Items listed in a dataset
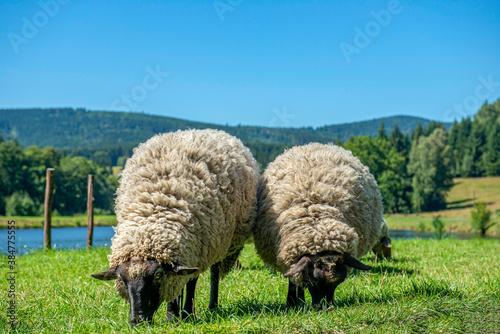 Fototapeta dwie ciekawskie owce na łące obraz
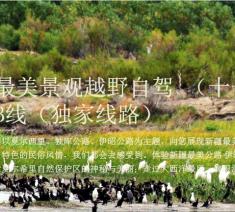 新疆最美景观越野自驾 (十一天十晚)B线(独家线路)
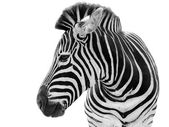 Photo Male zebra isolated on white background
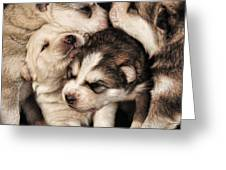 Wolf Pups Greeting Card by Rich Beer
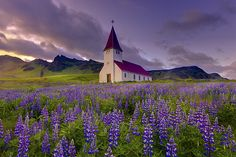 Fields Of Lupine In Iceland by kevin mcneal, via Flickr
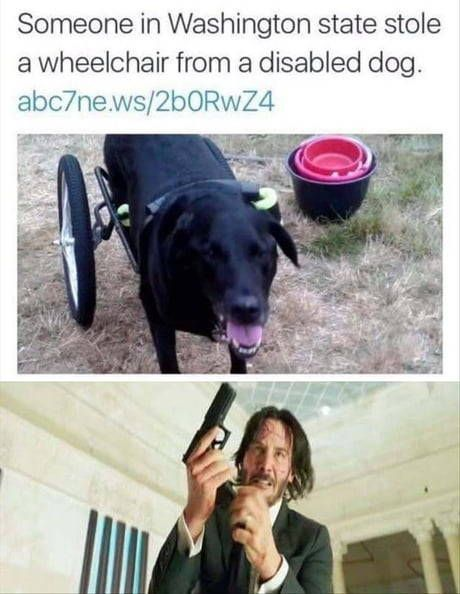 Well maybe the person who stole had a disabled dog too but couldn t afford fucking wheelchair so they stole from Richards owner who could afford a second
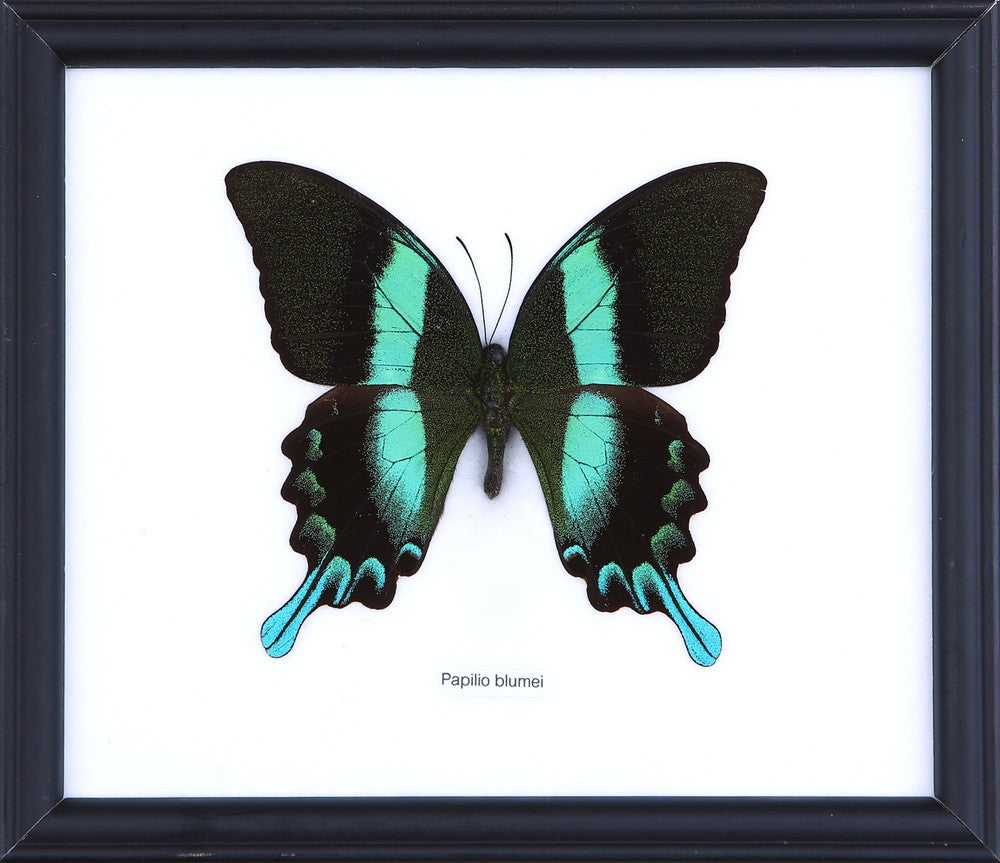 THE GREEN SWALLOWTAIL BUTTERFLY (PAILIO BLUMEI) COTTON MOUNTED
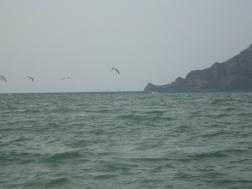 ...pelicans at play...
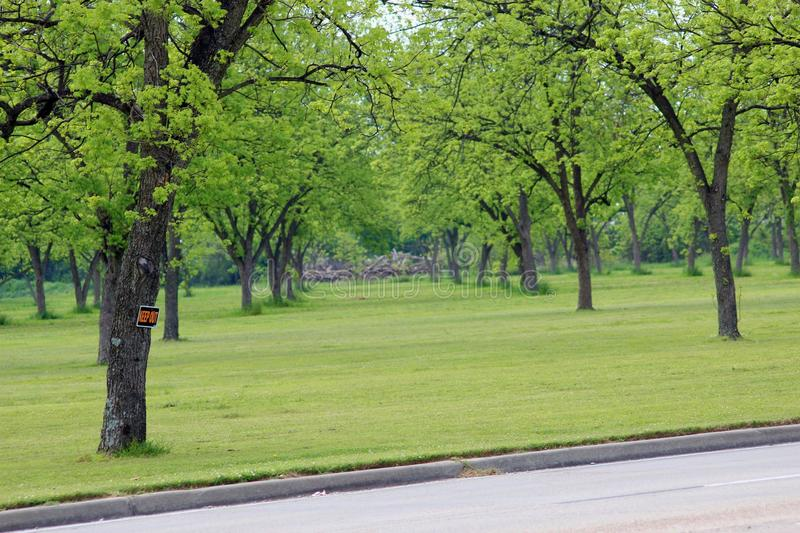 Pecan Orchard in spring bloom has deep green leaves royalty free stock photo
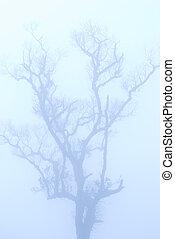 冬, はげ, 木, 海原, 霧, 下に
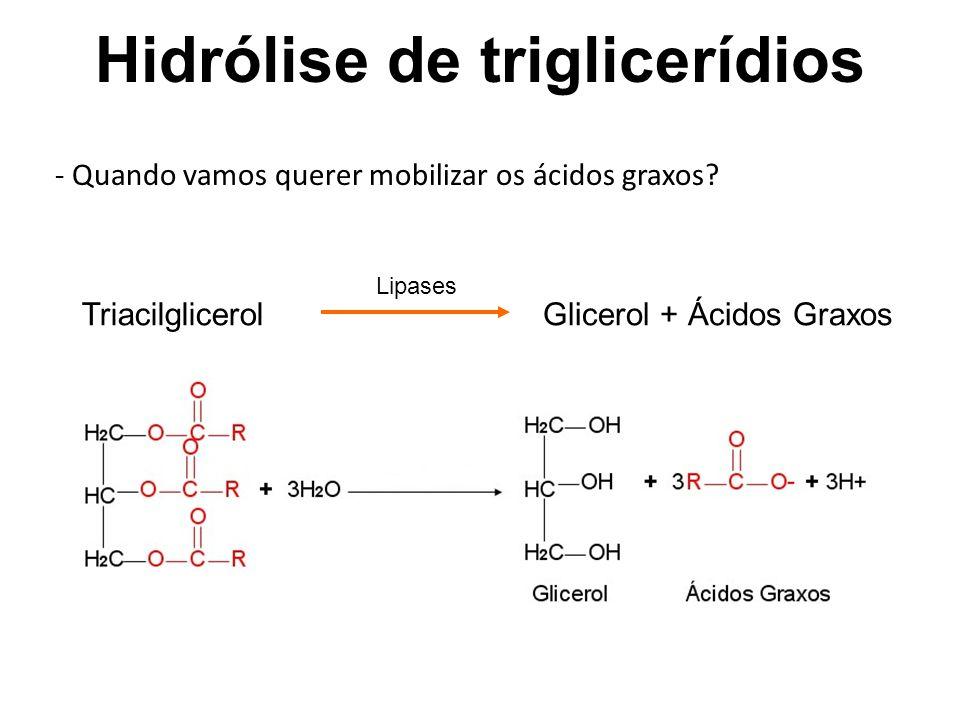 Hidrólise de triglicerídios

- TASK: The entries above are to be returned exactly, without their pictures.

- RESPONSE:
 Fototapeta dwie ciekawskie owce na łące obraz
 新疆最美景观越野自驾 (十一天十晚)B线(独家线路)
 Photo Male zebra isolated on white background
 Wolf Pups Greeting Card by Rich Beer
 Fields Of Lupine In Iceland by kevin mcneal, via Flickr
 Well maybe the person who stole had a disabled dog too but couldn t afford fucking wheelchair so they stole from Richards owner who could afford a second
 THE GREEN SWALLOWTAIL BUTTERFLY (PAILIO BLUMEI) COTTON MOUNTED
 ...pelicans at play...
 Pecan Orchard in spring bloom has deep green leaves royalty free stock photo
 冬, はげ, 木, 海原, 霧, 下に
 Hidrólise de triglicerídios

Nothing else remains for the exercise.